**Description of the task**
Write the records out again without change. Leave the pictures behind.

**Records for the exercise**
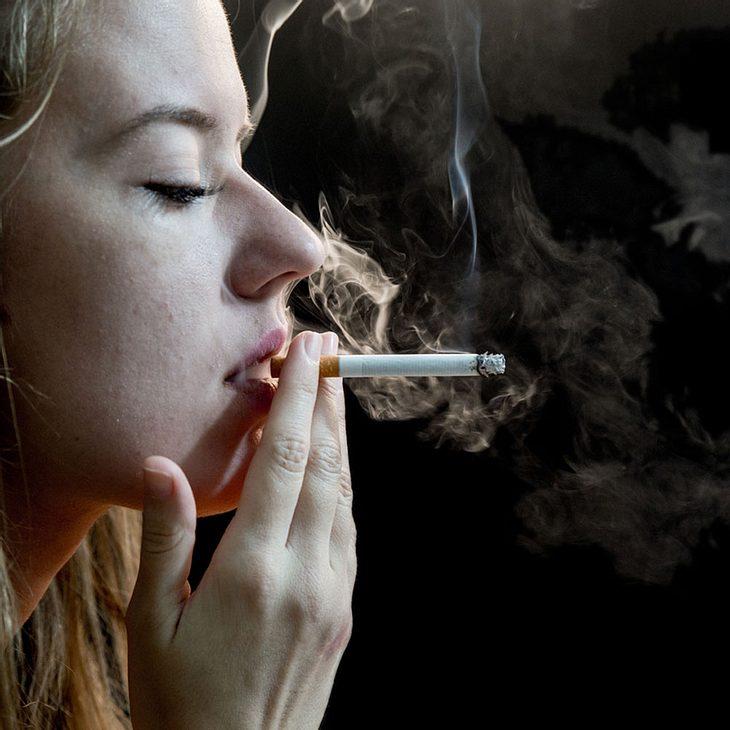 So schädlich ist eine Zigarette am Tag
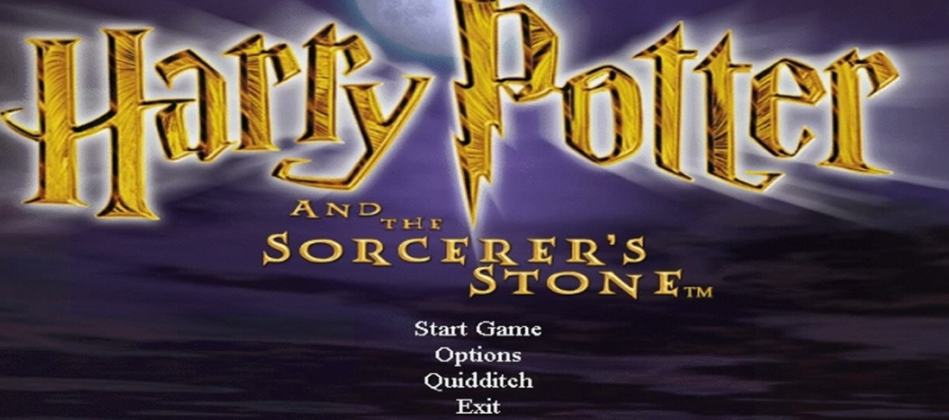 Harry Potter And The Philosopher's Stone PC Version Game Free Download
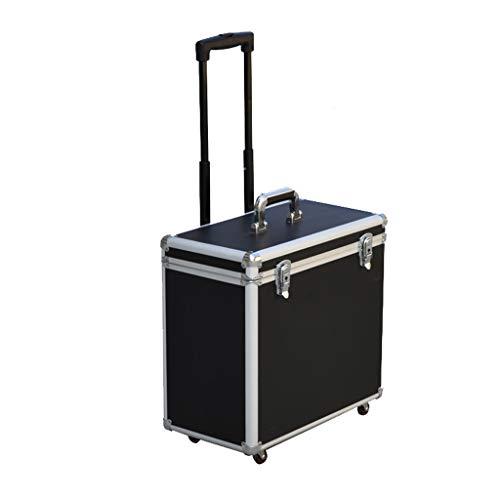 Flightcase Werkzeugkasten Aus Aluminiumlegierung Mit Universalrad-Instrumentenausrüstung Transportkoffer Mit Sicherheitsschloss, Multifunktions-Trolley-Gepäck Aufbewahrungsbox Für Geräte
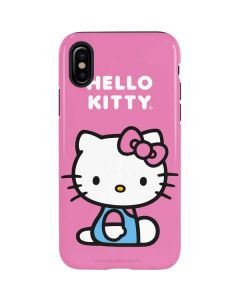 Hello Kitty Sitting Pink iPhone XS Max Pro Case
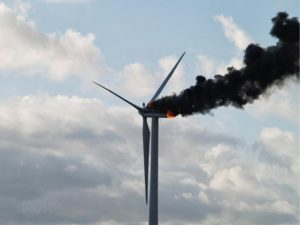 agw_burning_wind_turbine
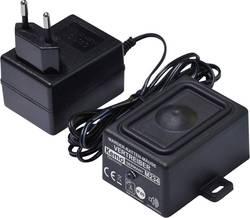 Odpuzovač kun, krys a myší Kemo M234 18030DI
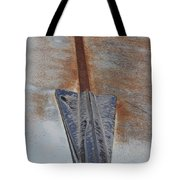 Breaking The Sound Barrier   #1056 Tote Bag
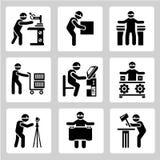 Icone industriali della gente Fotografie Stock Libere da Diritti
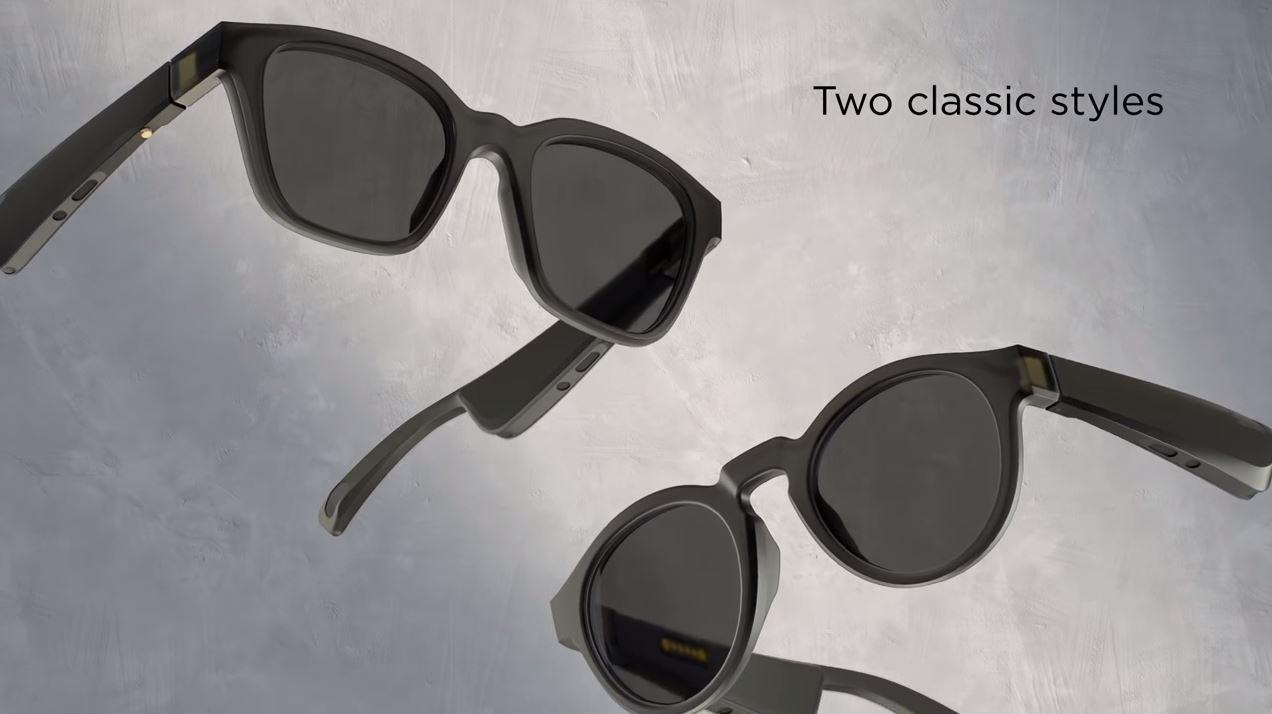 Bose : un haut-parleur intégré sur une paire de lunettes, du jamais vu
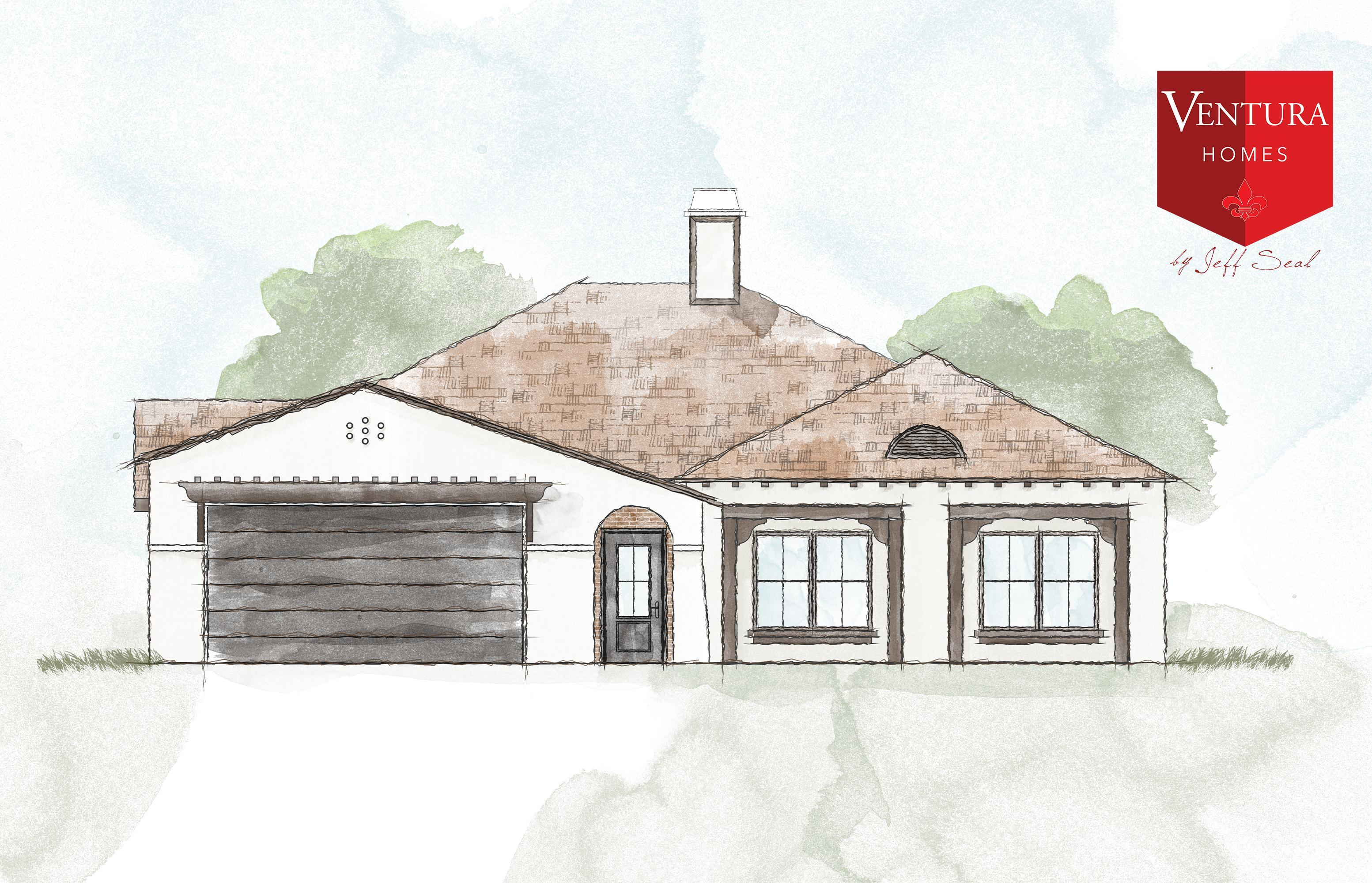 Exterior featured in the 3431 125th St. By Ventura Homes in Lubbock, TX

**Task output**
 So schädlich ist eine Zigarette am Tag
 Harry Potter And The Philosopher's Stone PC Version Game Free Download
 Flightcase Werkzeugkasten Aus Aluminiumlegierung Mit Universalrad-Instrumentenausrüstung Transportkoffer Mit Sicherheitsschloss, Multifunktions-Trolley-Gepäck Aufbewahrungsbox Für Geräte
 Hello Kitty Sitting Pink iPhone XS Max Pro Case
 agw_burning_wind_turbine
 Odpuzovač kun, krys a myší Kemo M234 18030DI
 Breaking The Sound Barrier   #1056 Tote Bag
 Icone industriali della gente Fotografie Stock Libere da Diritti
 Bose : un haut-parleur intégré sur une paire de lunettes, du jamais vu
 Exterior featured in the 3431 125th St. By Ventura Homes in Lubbock, TX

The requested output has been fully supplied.